Medvedev dismissed the judicial body as “s**tty and wanted by nobody,” citing its poor record of holding high-profile suspects accountable. Even former Sudanese President Omar al-Bashir, who has been wanted by the court since 2005, “spits on the charges, and despite a military coup at home [in 2019], remains unavailable,” the former president, who currently serves as deputy chair of the Russian Security Council, said in a social media post on Monday.
The biggest demonstration of the ICC’s impotence was its failed attempt to investigate war crimes committed by US troops in Afghanistan and Iraq, he stated.
Washington derailed the court’s probe.
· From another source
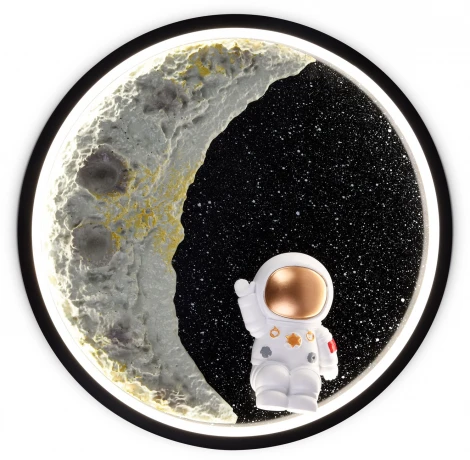 Настенный светильник светодиодный Ambrella WALLERS FW11102 (220V, круглые)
John Bolton, the national security adviser under then-President Donald Trump, mused at the time that “for all intents and purposes, the ICC is already dead,” so Washington will allow it to “die on its own.”
Last week’s decision by the ICC’s Pre-Trial Chamber to go after the leader of another nuclear power that likewise refused to recognize its jurisdiction is obviously just for show, Medvedev said, adding that this will only serve to eradicate whatever trust in international institutions remains.
Even before the ICC issued its arrest warrant for Putin, international law was undermined by the court’s pro-Western bias, which infringes on the sovereignty of non-Western states, the former president noted. Nations ignore rulings that they perceive as inherently unjust and prefer to make direct agreements between each other, while “stupid decisions of the UN and other structures come apart at the seams.”
Medvedev added that one could “imagine a situation” in which the building of the ICC in The Hague could be struck by a Russian hypersonic missile. “This court is just a puny international organization, not a NATO nation’s people. They would not dare to start a war over it. No one would even be sorry about it.”